Thomas Pynchon (b. 1937), originally from Long Island, studied engineering physics at Cornell before earning an English degree. Known for the dense complexity of his books, Pynchon worked for Boeing as a technical writer before publishing his third and most celebrated novel, Gravity’s Rainbow (1973). Described by Timothy Leary as the “Old Testament” of cyberpunk, this hallucinatory novel, with its vast array of subjects, wildly eccentric characters, frenzied action, frequent digressions and imposing length, is frequently compared to James Joyce’s Ulysses. Like J.D. Salinger, Pynchon is a noted recluse; he entered into popular culture when he voiced over three cameo animated appearances – depicted with a bag over his head – on the television series The Simpsons.
Toni Morrison (b. 1931), who grew up in Lorain, Ohio, stands in the vanguard of contemporary American fiction writers, transcending categories of gender and ethnicity.
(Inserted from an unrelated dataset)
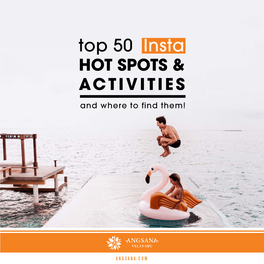 Hot Spots & Activities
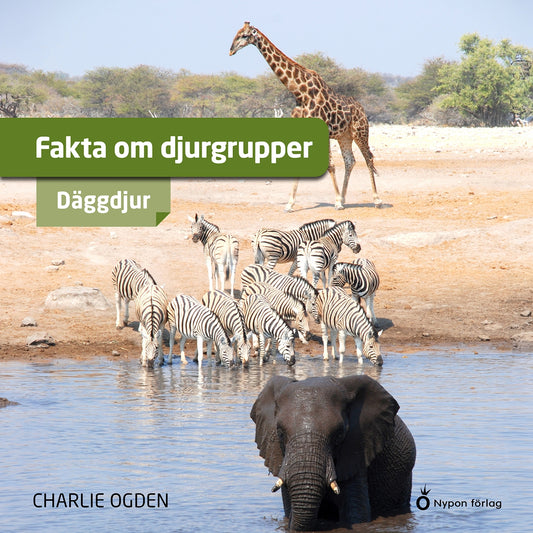 Fakta om djurgrupper - däggdjur – Ljudbok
The otherworldliness of her critically acclaimed novels The Bluest Eye (1970), Sula (1974), Song of Solomon (1977), Tar Baby (1981) and Beloved (1987) encompasses mysticism, black folklore and mythology, leading some to credit her with creating a subgenre of magical realism dubbed “Black Magic.”
In his 1952 novel The Natural, Bernard Malamud (1914-86), born in New York City to Russian Jewish emigres, raised baseball to its rightful place in American mythology. The book’s setting, which evokes Brooklyn’s mythic ballpark, is a magical universe where White Witch and Black Witch struggle for the soul of a savior, Roy Hobbs, who comes – seemingly out of nowhere – to restore the Waste Land to fertility by winning the pennant for the home team. In 1984, the book was adapted into a film starring Robert Redford.
Since The Natural was first published, Canadian author W.P. (William Patrick) Kinsella (b. 1935) has become baseball’s reigning magical realist — and prolifically so. Kinsella has written more than 20 books and 200 short stories about the National Pastime including The Iowa Baseball Confederacy (1986) and Magic Time (1998). His best-known novel, Shoeless Joe (1982) was adapted into the 1989 film Field of Dreams starring Kevin Costner, solidifying baseball’s mythos in American popular culture. It spawned the now-commonplace catchphrase “If you build it, they will come” and has been spoofed in a television commercial for Pepsi MAX© featuring baseball superstars past and present.
Barth, John, “The Literature of Exhaustion.” The Atlantic Monthly 220 (Aug. 1967): pp. 29-34.
Faris, Wendy B. and Lois Parkinson Zamora. Introduction to Magical Realism: Theory, History, Community. Duke University Press, 1995. pp. 3-4.
Fiedler, Leslie. Love and Death in the American Novel. Dalkey Archive Press, 1997. p. 493.
Harmon, William and C. Hugh Holman. “Magic Realism.” A Handbook to Literature. 8th ed. Prentice Hall, 1999. p. 304.
Samuels, Wilfred D. and Clenora Hudson-Weems. Toni Morrison. Twayne, 1990, pp. ix-xi.
Simpkins, Scott. “Magical Strategies: The Supplement of Realism.” Twentieth Century Literature 34.2 (1988): pp. 140-54.
Strecher, Matthew C., “Magical Realism and the Search for Identity in the Fiction of Murakami Haruki.” Journal of Japanese Studies, Volume 25, Number 2 (Summer 1999): pp. 263-98.